The most famous Lateran buildings are the Lateran Palace, once called the Palace of the Popes, and the Archbasilica of Saint John Lateran, the cathedral of Rome, which while in Rome, and not in the Vatican, are properties of the Holy See, and have extraterritorial privileges as a result of the 1929 Lateran Treaty with Italy. As the official ecclesiastical seat of the pope, Saint John Lateran contains the papal cathedra. The Lateran is Christendom's earliest basilica.

Attached to the basilica is the Lateran Baptistery, one of the oldest in Christendom. Other constituent parts of the Lateran complex are the building of the Scala Sancta with the Sancta Sanctorum and the Triclinium of Pope Leo III.

Another basilica in the neighborhood is San Clemente al Laterano.
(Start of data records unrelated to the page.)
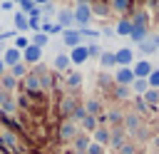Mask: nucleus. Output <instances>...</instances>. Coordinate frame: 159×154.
<instances>
[{
    "label": "nucleus",
    "mask_w": 159,
    "mask_h": 154,
    "mask_svg": "<svg viewBox=\"0 0 159 154\" xmlns=\"http://www.w3.org/2000/svg\"><path fill=\"white\" fill-rule=\"evenodd\" d=\"M47 42H50V35H45V32H35L32 35V40H30V45H35V47H47Z\"/></svg>",
    "instance_id": "obj_25"
},
{
    "label": "nucleus",
    "mask_w": 159,
    "mask_h": 154,
    "mask_svg": "<svg viewBox=\"0 0 159 154\" xmlns=\"http://www.w3.org/2000/svg\"><path fill=\"white\" fill-rule=\"evenodd\" d=\"M2 142H5V147H7L10 152H22V144L17 142V134H15V132H5V134H2Z\"/></svg>",
    "instance_id": "obj_12"
},
{
    "label": "nucleus",
    "mask_w": 159,
    "mask_h": 154,
    "mask_svg": "<svg viewBox=\"0 0 159 154\" xmlns=\"http://www.w3.org/2000/svg\"><path fill=\"white\" fill-rule=\"evenodd\" d=\"M117 154H137V144H134V142H124V144L117 149Z\"/></svg>",
    "instance_id": "obj_34"
},
{
    "label": "nucleus",
    "mask_w": 159,
    "mask_h": 154,
    "mask_svg": "<svg viewBox=\"0 0 159 154\" xmlns=\"http://www.w3.org/2000/svg\"><path fill=\"white\" fill-rule=\"evenodd\" d=\"M109 144L114 147V152L124 144V129H122V127H117L114 132H109Z\"/></svg>",
    "instance_id": "obj_18"
},
{
    "label": "nucleus",
    "mask_w": 159,
    "mask_h": 154,
    "mask_svg": "<svg viewBox=\"0 0 159 154\" xmlns=\"http://www.w3.org/2000/svg\"><path fill=\"white\" fill-rule=\"evenodd\" d=\"M67 57H70V65H82V62H87V60H89V57H87V47H84V45L72 47V52H70Z\"/></svg>",
    "instance_id": "obj_7"
},
{
    "label": "nucleus",
    "mask_w": 159,
    "mask_h": 154,
    "mask_svg": "<svg viewBox=\"0 0 159 154\" xmlns=\"http://www.w3.org/2000/svg\"><path fill=\"white\" fill-rule=\"evenodd\" d=\"M0 154H10V149H7L5 142H2V137H0Z\"/></svg>",
    "instance_id": "obj_45"
},
{
    "label": "nucleus",
    "mask_w": 159,
    "mask_h": 154,
    "mask_svg": "<svg viewBox=\"0 0 159 154\" xmlns=\"http://www.w3.org/2000/svg\"><path fill=\"white\" fill-rule=\"evenodd\" d=\"M99 65L102 67H114V52H102L99 55Z\"/></svg>",
    "instance_id": "obj_32"
},
{
    "label": "nucleus",
    "mask_w": 159,
    "mask_h": 154,
    "mask_svg": "<svg viewBox=\"0 0 159 154\" xmlns=\"http://www.w3.org/2000/svg\"><path fill=\"white\" fill-rule=\"evenodd\" d=\"M82 109H84L89 117H99V102H97V99H89V102H87Z\"/></svg>",
    "instance_id": "obj_27"
},
{
    "label": "nucleus",
    "mask_w": 159,
    "mask_h": 154,
    "mask_svg": "<svg viewBox=\"0 0 159 154\" xmlns=\"http://www.w3.org/2000/svg\"><path fill=\"white\" fill-rule=\"evenodd\" d=\"M119 99H124V97H129V87H117V92H114Z\"/></svg>",
    "instance_id": "obj_44"
},
{
    "label": "nucleus",
    "mask_w": 159,
    "mask_h": 154,
    "mask_svg": "<svg viewBox=\"0 0 159 154\" xmlns=\"http://www.w3.org/2000/svg\"><path fill=\"white\" fill-rule=\"evenodd\" d=\"M47 2H50V0H32V5H35V7H45Z\"/></svg>",
    "instance_id": "obj_46"
},
{
    "label": "nucleus",
    "mask_w": 159,
    "mask_h": 154,
    "mask_svg": "<svg viewBox=\"0 0 159 154\" xmlns=\"http://www.w3.org/2000/svg\"><path fill=\"white\" fill-rule=\"evenodd\" d=\"M142 99L147 102L149 109H157V107H159V89H147V92L142 94Z\"/></svg>",
    "instance_id": "obj_15"
},
{
    "label": "nucleus",
    "mask_w": 159,
    "mask_h": 154,
    "mask_svg": "<svg viewBox=\"0 0 159 154\" xmlns=\"http://www.w3.org/2000/svg\"><path fill=\"white\" fill-rule=\"evenodd\" d=\"M157 15H159V0H157Z\"/></svg>",
    "instance_id": "obj_49"
},
{
    "label": "nucleus",
    "mask_w": 159,
    "mask_h": 154,
    "mask_svg": "<svg viewBox=\"0 0 159 154\" xmlns=\"http://www.w3.org/2000/svg\"><path fill=\"white\" fill-rule=\"evenodd\" d=\"M80 129H87V132H94V129H97V119L87 114V117H84V119L80 122Z\"/></svg>",
    "instance_id": "obj_30"
},
{
    "label": "nucleus",
    "mask_w": 159,
    "mask_h": 154,
    "mask_svg": "<svg viewBox=\"0 0 159 154\" xmlns=\"http://www.w3.org/2000/svg\"><path fill=\"white\" fill-rule=\"evenodd\" d=\"M15 2L20 5V12H25V15H27V12L35 7V5H32V0H15Z\"/></svg>",
    "instance_id": "obj_38"
},
{
    "label": "nucleus",
    "mask_w": 159,
    "mask_h": 154,
    "mask_svg": "<svg viewBox=\"0 0 159 154\" xmlns=\"http://www.w3.org/2000/svg\"><path fill=\"white\" fill-rule=\"evenodd\" d=\"M129 40H132V42H142V40H147V27H137V25H132Z\"/></svg>",
    "instance_id": "obj_24"
},
{
    "label": "nucleus",
    "mask_w": 159,
    "mask_h": 154,
    "mask_svg": "<svg viewBox=\"0 0 159 154\" xmlns=\"http://www.w3.org/2000/svg\"><path fill=\"white\" fill-rule=\"evenodd\" d=\"M10 75L17 79V77H25V75H27V70H25V65H22V62H17V65H12V72H10Z\"/></svg>",
    "instance_id": "obj_36"
},
{
    "label": "nucleus",
    "mask_w": 159,
    "mask_h": 154,
    "mask_svg": "<svg viewBox=\"0 0 159 154\" xmlns=\"http://www.w3.org/2000/svg\"><path fill=\"white\" fill-rule=\"evenodd\" d=\"M137 45H139V50H142L144 55H152V52H157V45H154L149 37H147V40H142V42H137Z\"/></svg>",
    "instance_id": "obj_28"
},
{
    "label": "nucleus",
    "mask_w": 159,
    "mask_h": 154,
    "mask_svg": "<svg viewBox=\"0 0 159 154\" xmlns=\"http://www.w3.org/2000/svg\"><path fill=\"white\" fill-rule=\"evenodd\" d=\"M60 35H62V42H65L67 47H77V45H80V40H82V35H80V30H77V27L62 30Z\"/></svg>",
    "instance_id": "obj_6"
},
{
    "label": "nucleus",
    "mask_w": 159,
    "mask_h": 154,
    "mask_svg": "<svg viewBox=\"0 0 159 154\" xmlns=\"http://www.w3.org/2000/svg\"><path fill=\"white\" fill-rule=\"evenodd\" d=\"M77 134H80V127H77L72 119H65V122L60 124V139H62V142H72Z\"/></svg>",
    "instance_id": "obj_4"
},
{
    "label": "nucleus",
    "mask_w": 159,
    "mask_h": 154,
    "mask_svg": "<svg viewBox=\"0 0 159 154\" xmlns=\"http://www.w3.org/2000/svg\"><path fill=\"white\" fill-rule=\"evenodd\" d=\"M0 87H2V92H12L15 87H17V79L12 77V75H0Z\"/></svg>",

The Pontifical Lateran University, or simply Lateranum, is one of the pontifical universities of Rome. An ecclesiastical college in the Philippines was named after the Archbasilica of Saint John Lateran, the Colegio de San Juan de Letran, founded in 1620.

==History==
The Lateran buildings played an important role in Catholic Church history. It (specifically the Lateran Palace) being the place where the First Council of the Lateran 1123, Second Council of the Lateran 1139, Third Council of the Lateran 1179, Fourth Council of the Lateran 1213, Fifth Council of the Lateran 1512–1517.

1. The First Council of the Lateran (1123) followed and confirmed the concordat of Worms.
2. The Second Council of the Lateran (1139) declared clerical marriages invalid, regulated clerical dress, and punished attacks on clerics by excommunication.
3. The Third Council of the Lateran (1179) limited papal electors to the cardinals alone, condemned simony, and forbade the promotion of anyone to the episcopate before the age of thirty.
4. The Fourth Council of the Lateran (1215) dealt with transubstantiation, papal primacy, and conduct of clergy. It said Jews and Muslims should wear a special dress to distinguish them from Christians.
5. The Fifth Council of the Lateran (1512–1517) attempted reform of the church, including to make peace with Christian lands.
It also held non-ecumenical synods which are:

1. The Lateran Council of 649, organized by Maximus the Confessor, and called by Pope Theodore I to condemn the heresy of Monothelitism in the Church of the West.
2. The Lateran Council (769), called by Pope Stephen III to approve icon veneration in the East and thus condemn the heresy of Iconoclasm, deposed Antipope Constantine II, and increased cardinals rights in the Western Church.
3. The Lateran Council (964), was called to depose Pope Benedict V.

The Lateran is also where the Lateran Treaty was signed in 1929 establishing Vatican City as an independent state. It was signed by Benito Mussolini and Papal diplomat Pietro Gasparri.